Introduction
Being prepared for emergencies is not a new concept. At every level of government there are contingency plans for natural disasters, accidental catastrophes, local events and personal emergencies of every conceivable manner. Organizations from the Red Cross to the Federal Emergency Management Agency to hospital emergency departments are in a constant state of readiness. Often, regionally specific plans are in place based on expectations of particular kinds of disasters: earthquakes in the West, hurricanes on the East Coast, tornados in the Midwest. In fact, long before 9/11, even terrorism had been on the minds of at least a handful of stalwart preparedness experts – mostly in the military and in special governmental agencies (Benjamin & Simon, 2002; Stern, 2003; Clarke, 2004).
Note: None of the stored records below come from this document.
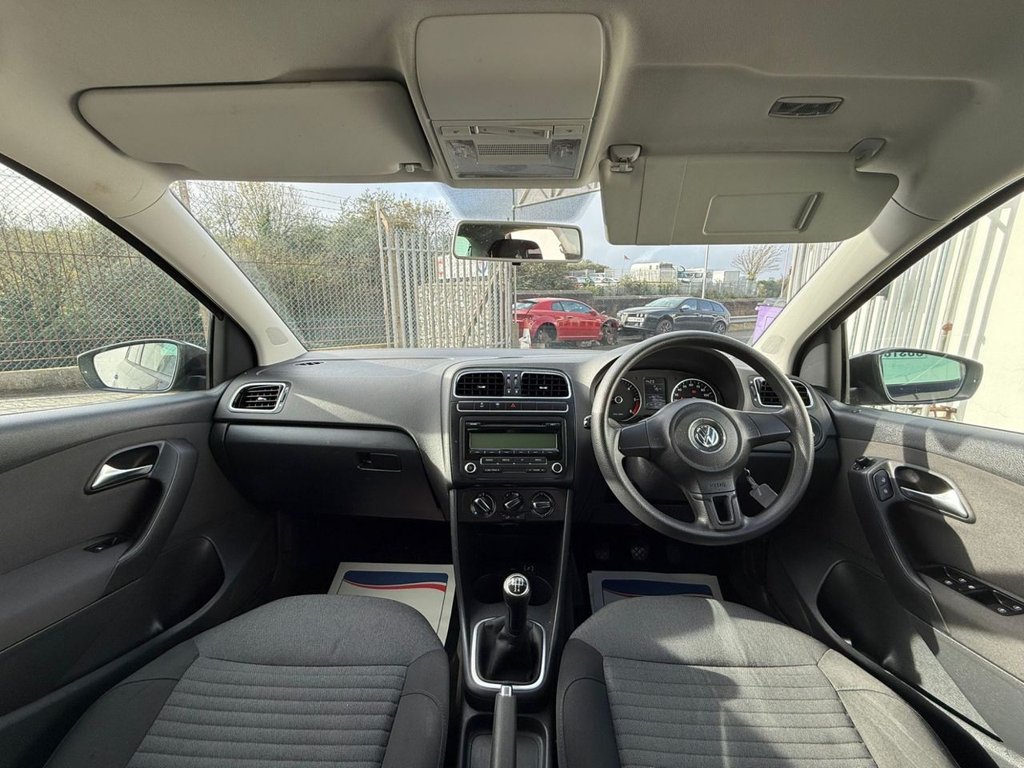 Used Volkswagen Polo 2011 for sale - 76570331: Photo 18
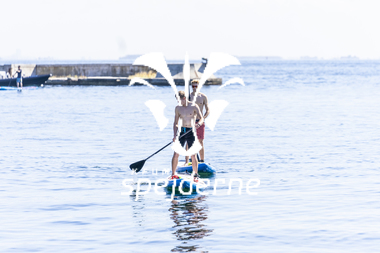 Åbning af Ungdomsøen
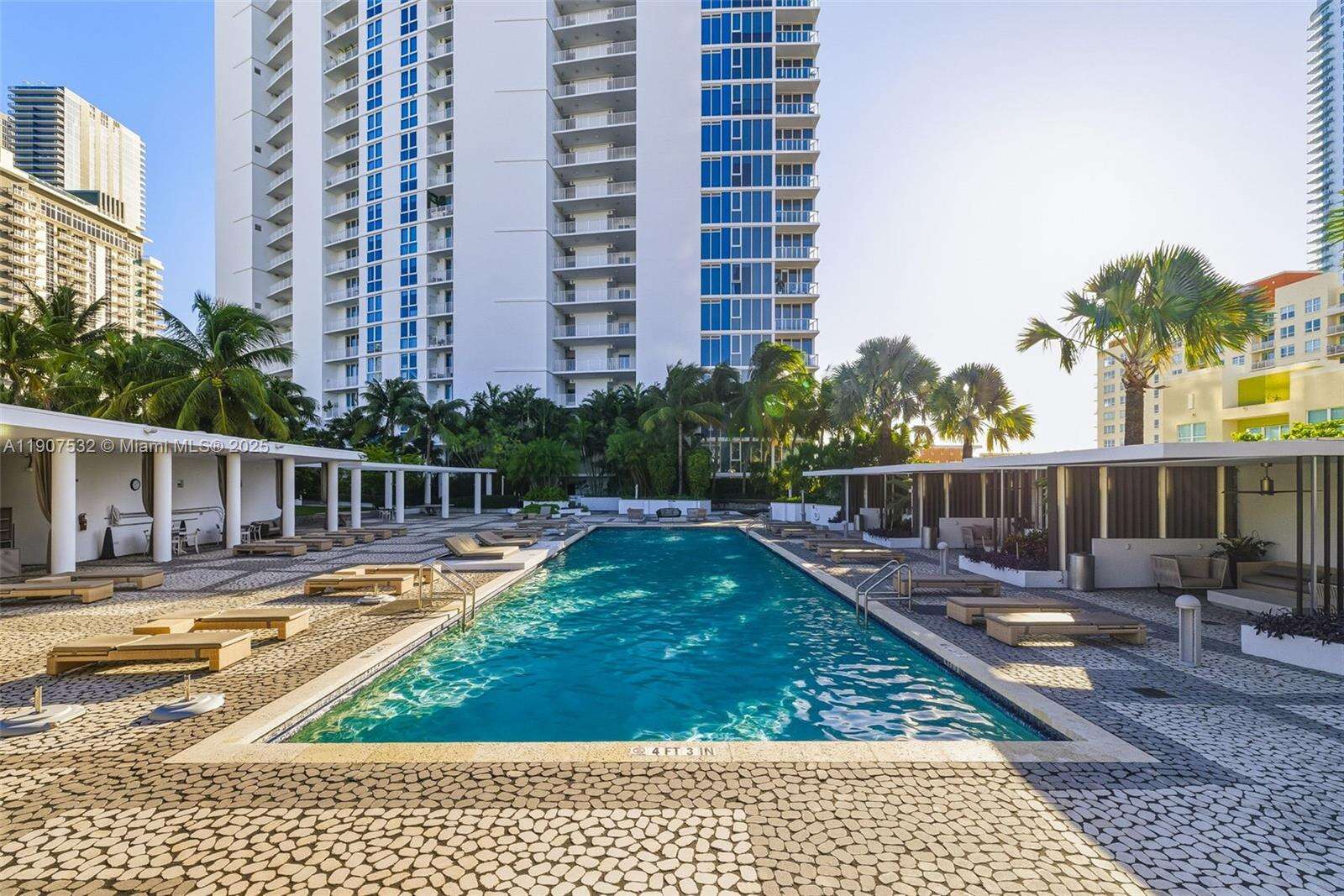 Paramount Bay at 2020 Bayshore, Miami, FL 33137 - For Sale photo 34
Yet the attacks of 9/11 on New York City, Washington, DC, the downing of a hijacked passenger airliner in Pennsylvania and the many events that followed have radically changed our perceptions and expectations of what it means to be prepared for emergencies. The USA can be seen as undergoing a societal and political transformation of major proportions, similar in many ways to the Great Depression or the Japanese attack on Pearl Harbor, as two examples of transformational events of the last century.
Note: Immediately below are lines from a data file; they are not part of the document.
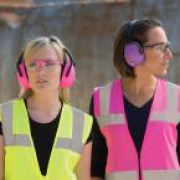 Tinted Safety Glasses – ERB Ella Ladies Eye Protection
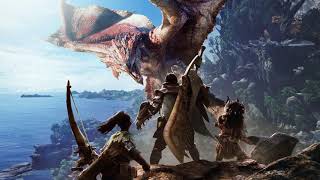 Monster Hunter World OST: Gorgeous Days - Private Suite 華やかなりし日々 ～ 特等マイハウス [HQ | 4K]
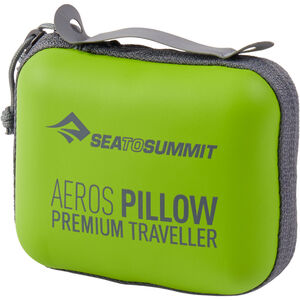 Aeros Premium Travel Pillow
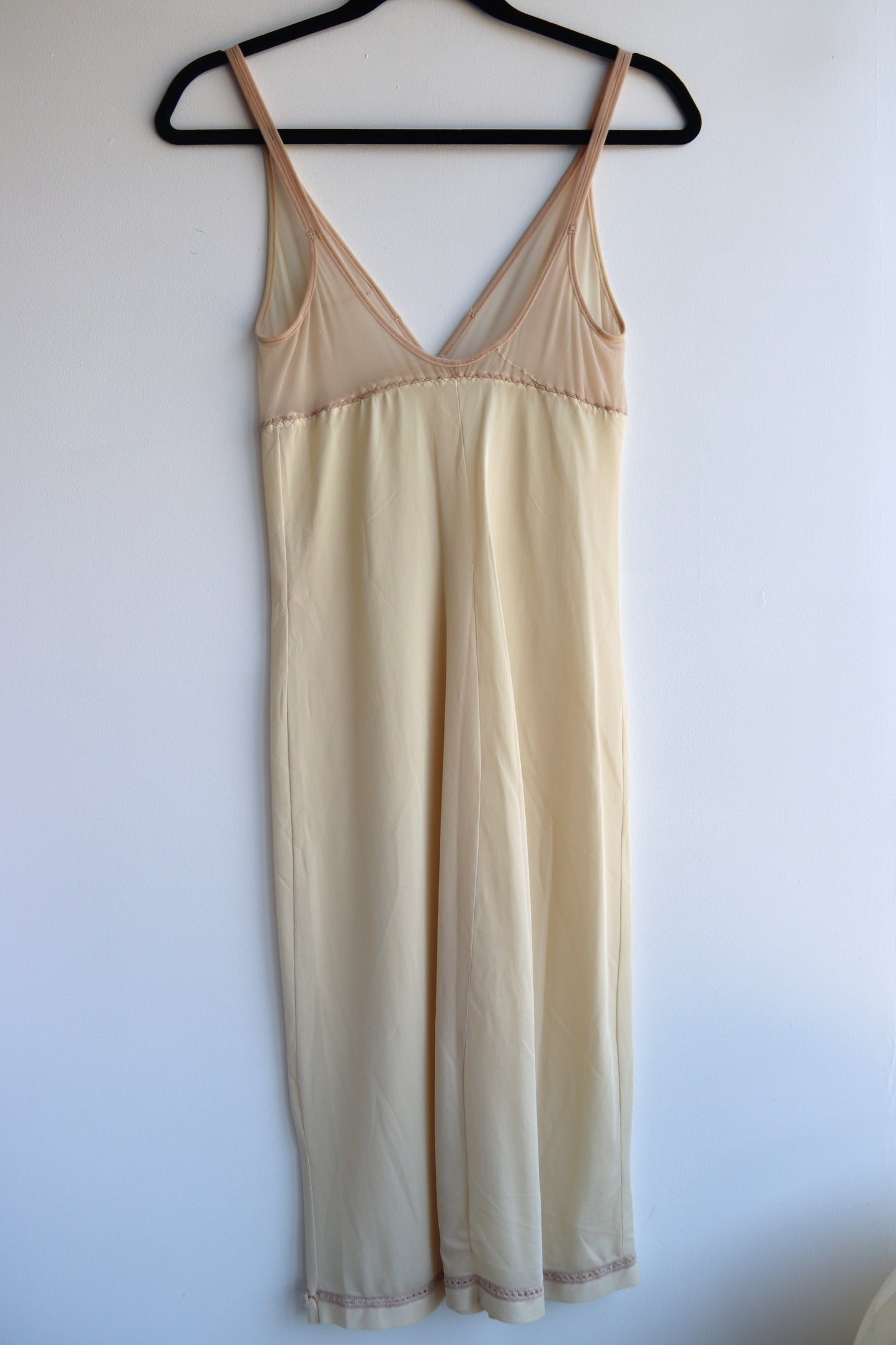 Vintage Slip Dress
And, as if to emphasize this transformation, the terrible events of 9/11 were followed by other tragedies, marking just the beginning of a series of traumatic experiences that have, collectively, affected the nation in a profound, multi-dimensional way. Hard on the heels of the 9/11 attacks, in the fall of and into the Winter of 2001, we confronted the still unexplained anthrax attacks, followed by sniper shootings in the Washington,DC region, and then the prospect of needing to vaccinate the entire country against smallpox terrorism?